À propos de Maya
Maya part d’une observation simple : la plupart de ce qu’on jette a un usage, et l’obstacle n’est pas la bonne volonté, c’est de retrouver l’astuce au moment où on en a besoin — les mains pleines d’épluchures, devant la poubelle.
Deux entrées dans le même fonds
On cherche rarement « une recette ». On cherche soit quoi faire de ce qu’on tient, soit avec quoi fabriquer ce qui manque. Ce sont deux questions distinctes, et Maya leur donne deux barres de recherche de poids égal.
Ce ne sont pas deux catalogues : une recette relie un ou plusieurs déchets à un ou plusieurs usages. Chercher « marc de café » et chercher « récurant » mènent à la même fiche, par deux extrémités.
- Par le déchet : « j’ai ça sur les bras, qu’en faire ? » — épluchures de carottes, marc de café, pain rassis.
- Par l’usage : « j’ai besoin de ça, avec quoi le faire ? » — produit vitres, engrais, litière.
Quatre catégories, et rien de plus
Chaque recette appartient à une catégorie : ménage, alimentaire, animalier ou jardin. La liste est fermée. Une cinquième valeur ajoutée à la légère rendrait le filtre illisible et rétroactivement faux, puisque les recettes déjà déposées ne se reclassent pas toutes seules.
La note décide, mais pas n’importe comment
Chacun peut noter sur cinq étoiles et commenter. Une recette dont on est statistiquement sûr qu’elle est mauvaise sort des recherches — elle est archivée.
Le seuil n’est pas un nombre d’avis fixe. Une recette unanimement mauvaise n’atteint jamais cinquante avis : les gens cessent de la consulter bien avant.
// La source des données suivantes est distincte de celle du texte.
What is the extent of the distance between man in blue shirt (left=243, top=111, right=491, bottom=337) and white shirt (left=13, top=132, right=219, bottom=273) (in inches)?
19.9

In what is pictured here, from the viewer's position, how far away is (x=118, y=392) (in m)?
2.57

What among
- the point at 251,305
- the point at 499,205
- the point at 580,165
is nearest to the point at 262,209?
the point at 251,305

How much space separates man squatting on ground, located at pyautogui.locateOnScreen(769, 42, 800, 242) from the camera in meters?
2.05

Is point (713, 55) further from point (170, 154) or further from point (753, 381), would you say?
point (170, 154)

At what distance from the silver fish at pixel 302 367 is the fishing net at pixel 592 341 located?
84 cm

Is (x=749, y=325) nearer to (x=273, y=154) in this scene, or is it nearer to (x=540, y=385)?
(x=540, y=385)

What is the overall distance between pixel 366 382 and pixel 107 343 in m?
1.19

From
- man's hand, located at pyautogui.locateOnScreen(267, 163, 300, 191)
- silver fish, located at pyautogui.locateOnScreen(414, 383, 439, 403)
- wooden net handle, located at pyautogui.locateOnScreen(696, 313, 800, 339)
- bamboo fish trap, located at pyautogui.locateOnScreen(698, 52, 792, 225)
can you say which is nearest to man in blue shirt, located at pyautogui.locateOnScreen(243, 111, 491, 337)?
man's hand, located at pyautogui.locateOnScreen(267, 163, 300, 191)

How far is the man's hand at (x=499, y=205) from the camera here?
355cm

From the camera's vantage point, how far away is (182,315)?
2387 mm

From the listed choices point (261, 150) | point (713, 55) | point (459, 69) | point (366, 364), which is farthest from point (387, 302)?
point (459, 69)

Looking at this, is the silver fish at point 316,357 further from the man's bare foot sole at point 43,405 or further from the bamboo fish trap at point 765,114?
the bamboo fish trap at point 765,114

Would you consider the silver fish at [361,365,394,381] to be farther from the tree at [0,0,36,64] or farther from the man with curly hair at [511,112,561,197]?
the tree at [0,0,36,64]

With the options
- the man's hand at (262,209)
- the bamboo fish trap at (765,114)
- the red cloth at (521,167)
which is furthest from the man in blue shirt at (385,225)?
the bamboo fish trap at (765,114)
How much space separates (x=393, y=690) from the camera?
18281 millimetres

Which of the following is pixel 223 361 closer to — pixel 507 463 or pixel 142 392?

Maya archive quand la borne haute de l’intervalle de confiance à 95 % de la note passe sous 2 sur 5, c’est-à-dire quand on en sait assez. En pratique : douze avis à 1/5, quarante-sept à 1,5/5, jamais à 2/5.
Archiver n’est pas supprimer. La fiche reste lisible par lien direct, son auteur peut la corriger, et elle remonte d’elle-même si les avis suivants sont meilleurs.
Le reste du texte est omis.